═══ Stored records ═══

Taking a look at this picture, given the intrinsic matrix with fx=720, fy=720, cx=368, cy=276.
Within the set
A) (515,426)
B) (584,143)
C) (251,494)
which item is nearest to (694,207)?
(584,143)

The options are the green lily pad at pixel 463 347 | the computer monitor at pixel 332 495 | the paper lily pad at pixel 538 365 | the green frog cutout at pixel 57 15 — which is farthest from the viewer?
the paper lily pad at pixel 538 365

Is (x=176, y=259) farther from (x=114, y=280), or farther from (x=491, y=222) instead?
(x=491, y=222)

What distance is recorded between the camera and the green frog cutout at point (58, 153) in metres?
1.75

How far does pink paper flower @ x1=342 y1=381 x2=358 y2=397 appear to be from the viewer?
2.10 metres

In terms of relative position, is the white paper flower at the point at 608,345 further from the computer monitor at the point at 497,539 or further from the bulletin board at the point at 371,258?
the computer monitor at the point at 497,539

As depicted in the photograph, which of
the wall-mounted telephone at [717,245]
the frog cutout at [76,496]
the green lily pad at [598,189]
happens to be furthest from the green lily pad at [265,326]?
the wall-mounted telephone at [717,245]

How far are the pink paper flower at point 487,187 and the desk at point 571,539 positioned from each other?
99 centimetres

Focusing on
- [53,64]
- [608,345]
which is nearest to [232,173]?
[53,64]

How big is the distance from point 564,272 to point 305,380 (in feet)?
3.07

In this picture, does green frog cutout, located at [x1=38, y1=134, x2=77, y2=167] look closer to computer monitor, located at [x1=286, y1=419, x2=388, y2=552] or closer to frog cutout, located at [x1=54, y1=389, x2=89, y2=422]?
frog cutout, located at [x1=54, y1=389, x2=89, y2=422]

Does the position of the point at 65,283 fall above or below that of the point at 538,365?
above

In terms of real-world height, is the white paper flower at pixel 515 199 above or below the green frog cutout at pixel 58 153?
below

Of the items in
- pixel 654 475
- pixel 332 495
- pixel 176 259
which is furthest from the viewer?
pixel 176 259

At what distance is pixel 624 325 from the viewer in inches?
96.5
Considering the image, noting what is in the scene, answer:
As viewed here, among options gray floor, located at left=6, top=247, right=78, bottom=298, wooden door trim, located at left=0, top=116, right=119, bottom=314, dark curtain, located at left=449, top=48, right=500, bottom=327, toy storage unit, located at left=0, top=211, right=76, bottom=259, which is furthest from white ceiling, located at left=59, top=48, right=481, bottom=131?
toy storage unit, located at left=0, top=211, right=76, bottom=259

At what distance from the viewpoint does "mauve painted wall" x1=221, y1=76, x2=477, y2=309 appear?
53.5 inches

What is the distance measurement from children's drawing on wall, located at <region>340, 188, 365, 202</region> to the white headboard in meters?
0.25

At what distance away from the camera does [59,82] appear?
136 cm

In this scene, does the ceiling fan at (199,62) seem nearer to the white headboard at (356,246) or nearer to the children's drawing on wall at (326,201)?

═══

_Prompt_
Copy out the lines from the very first one up to and including the line that contains "2.10 metres", with no changes.

_Full answer_
Taking a look at this picture, given the intrinsic matrix with fx=720, fy=720, cx=368, cy=276.
Within the set
A) (515,426)
B) (584,143)
C) (251,494)
which item is nearest to (694,207)?
(584,143)

The options are the green lily pad at pixel 463 347 | the computer monitor at pixel 332 495 | the paper lily pad at pixel 538 365 | the green frog cutout at pixel 57 15 — which is farthest from the viewer?
the paper lily pad at pixel 538 365

Is (x=176, y=259) farther from (x=114, y=280), or farther from (x=491, y=222) instead?
(x=491, y=222)

What distance is recorded between the camera and the green frog cutout at point (58, 153) in metres?
1.75

How far does pink paper flower @ x1=342 y1=381 x2=358 y2=397 appear to be from the viewer?
2.10 metres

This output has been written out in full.